# Information provided
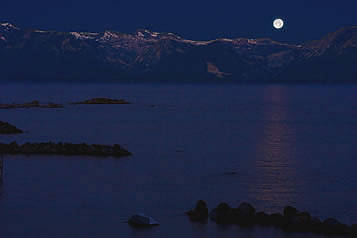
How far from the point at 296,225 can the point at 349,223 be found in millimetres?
3039

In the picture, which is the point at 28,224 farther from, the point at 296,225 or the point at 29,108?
the point at 29,108

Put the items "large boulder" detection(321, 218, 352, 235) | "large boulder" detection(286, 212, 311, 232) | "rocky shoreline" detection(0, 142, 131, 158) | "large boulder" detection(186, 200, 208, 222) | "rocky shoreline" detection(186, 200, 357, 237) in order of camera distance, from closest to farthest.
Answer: "large boulder" detection(321, 218, 352, 235), "rocky shoreline" detection(186, 200, 357, 237), "large boulder" detection(286, 212, 311, 232), "large boulder" detection(186, 200, 208, 222), "rocky shoreline" detection(0, 142, 131, 158)

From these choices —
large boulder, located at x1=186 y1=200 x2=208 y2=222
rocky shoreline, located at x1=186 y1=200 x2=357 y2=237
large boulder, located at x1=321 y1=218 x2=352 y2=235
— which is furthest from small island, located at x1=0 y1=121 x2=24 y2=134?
large boulder, located at x1=321 y1=218 x2=352 y2=235

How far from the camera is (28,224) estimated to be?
3159cm

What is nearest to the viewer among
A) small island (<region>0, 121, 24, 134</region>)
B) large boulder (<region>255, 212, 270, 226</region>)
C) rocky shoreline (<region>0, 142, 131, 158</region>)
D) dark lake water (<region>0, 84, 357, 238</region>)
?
large boulder (<region>255, 212, 270, 226</region>)

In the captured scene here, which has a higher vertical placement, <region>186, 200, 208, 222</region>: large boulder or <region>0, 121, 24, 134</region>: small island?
<region>0, 121, 24, 134</region>: small island

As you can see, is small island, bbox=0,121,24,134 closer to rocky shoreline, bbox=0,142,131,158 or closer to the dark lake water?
the dark lake water

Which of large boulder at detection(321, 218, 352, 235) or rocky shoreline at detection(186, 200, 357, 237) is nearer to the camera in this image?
large boulder at detection(321, 218, 352, 235)

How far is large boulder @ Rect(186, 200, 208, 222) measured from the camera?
32.2 m

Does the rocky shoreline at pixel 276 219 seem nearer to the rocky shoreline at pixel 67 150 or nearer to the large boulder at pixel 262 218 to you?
the large boulder at pixel 262 218

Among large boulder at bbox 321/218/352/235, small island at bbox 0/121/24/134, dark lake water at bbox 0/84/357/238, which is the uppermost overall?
small island at bbox 0/121/24/134

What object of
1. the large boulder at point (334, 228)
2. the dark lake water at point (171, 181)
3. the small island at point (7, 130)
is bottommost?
the large boulder at point (334, 228)

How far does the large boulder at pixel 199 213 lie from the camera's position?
32216 millimetres

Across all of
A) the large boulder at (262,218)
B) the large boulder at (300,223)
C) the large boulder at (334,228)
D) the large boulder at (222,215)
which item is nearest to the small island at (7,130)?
the large boulder at (222,215)
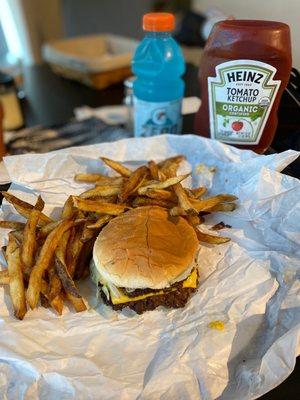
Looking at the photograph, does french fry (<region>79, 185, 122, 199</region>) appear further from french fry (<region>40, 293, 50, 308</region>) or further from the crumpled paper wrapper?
french fry (<region>40, 293, 50, 308</region>)

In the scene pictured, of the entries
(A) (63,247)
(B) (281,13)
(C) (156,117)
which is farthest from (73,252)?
(B) (281,13)

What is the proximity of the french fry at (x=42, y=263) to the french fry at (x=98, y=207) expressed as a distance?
0.06m

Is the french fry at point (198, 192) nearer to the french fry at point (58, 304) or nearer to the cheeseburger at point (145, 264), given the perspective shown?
the cheeseburger at point (145, 264)

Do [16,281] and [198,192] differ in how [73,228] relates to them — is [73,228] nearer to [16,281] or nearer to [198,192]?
[16,281]

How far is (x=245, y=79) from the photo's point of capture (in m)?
1.05

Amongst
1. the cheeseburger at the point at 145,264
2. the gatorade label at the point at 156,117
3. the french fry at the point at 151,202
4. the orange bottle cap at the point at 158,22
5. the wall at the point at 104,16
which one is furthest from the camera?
the wall at the point at 104,16

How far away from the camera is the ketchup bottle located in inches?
39.2

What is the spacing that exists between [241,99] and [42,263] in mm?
700

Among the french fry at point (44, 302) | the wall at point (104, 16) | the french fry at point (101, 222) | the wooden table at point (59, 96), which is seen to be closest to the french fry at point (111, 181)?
the french fry at point (101, 222)

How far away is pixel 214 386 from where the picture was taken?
73 centimetres

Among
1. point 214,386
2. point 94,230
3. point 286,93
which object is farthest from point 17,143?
point 214,386

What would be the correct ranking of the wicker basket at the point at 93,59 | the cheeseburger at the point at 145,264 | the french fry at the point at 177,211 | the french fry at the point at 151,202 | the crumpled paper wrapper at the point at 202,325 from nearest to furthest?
1. the crumpled paper wrapper at the point at 202,325
2. the cheeseburger at the point at 145,264
3. the french fry at the point at 177,211
4. the french fry at the point at 151,202
5. the wicker basket at the point at 93,59

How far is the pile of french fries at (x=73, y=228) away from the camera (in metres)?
0.85

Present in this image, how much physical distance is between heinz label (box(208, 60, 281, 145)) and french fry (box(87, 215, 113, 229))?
462mm
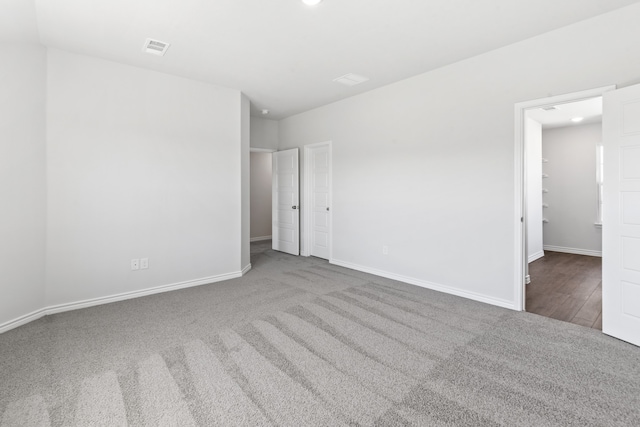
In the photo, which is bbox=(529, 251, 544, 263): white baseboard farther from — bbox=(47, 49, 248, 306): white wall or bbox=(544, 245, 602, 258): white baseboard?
bbox=(47, 49, 248, 306): white wall

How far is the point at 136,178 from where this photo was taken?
3.58 m

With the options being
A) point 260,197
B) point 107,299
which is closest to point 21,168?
point 107,299

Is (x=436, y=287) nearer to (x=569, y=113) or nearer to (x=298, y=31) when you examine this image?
(x=298, y=31)

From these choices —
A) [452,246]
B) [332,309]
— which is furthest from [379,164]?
[332,309]

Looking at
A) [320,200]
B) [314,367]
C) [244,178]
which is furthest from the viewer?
[320,200]

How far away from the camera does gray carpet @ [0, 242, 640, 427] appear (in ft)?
5.52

# Short exercise
Starting with the line that holds "How far is the pile", retype each line through the last one in the listing above, exactly as written. Do not copy any pictures.

# Solution for this exercise
How far is the pile of french fries at (x=73, y=228) away from the camera (in metres)?
0.85

Present in this image, how much physical distance is between heinz label (box(208, 60, 281, 145)) and french fry (box(87, 215, 113, 229))?
462mm
In the photo, which is bbox=(529, 251, 544, 263): white baseboard farther from — bbox=(47, 49, 248, 306): white wall or bbox=(544, 245, 602, 258): white baseboard?
bbox=(47, 49, 248, 306): white wall

How far is the point at 136,178 from where this photo was taken?
3.58 m

With the options being
A) point 260,197
B) point 107,299
which is closest to point 21,168?
point 107,299

Is (x=436, y=287) nearer to (x=569, y=113) or nearer to (x=298, y=31) when you examine this image?
(x=298, y=31)

From these choices —
A) [452,246]
B) [332,309]
— which is furthest from [379,164]?
[332,309]

Looking at
A) [320,200]
B) [314,367]
C) [244,178]
which is furthest from the viewer?
[320,200]

How far away from the camera does gray carpet @ [0, 242, 640, 427] appear (in ft)?
5.52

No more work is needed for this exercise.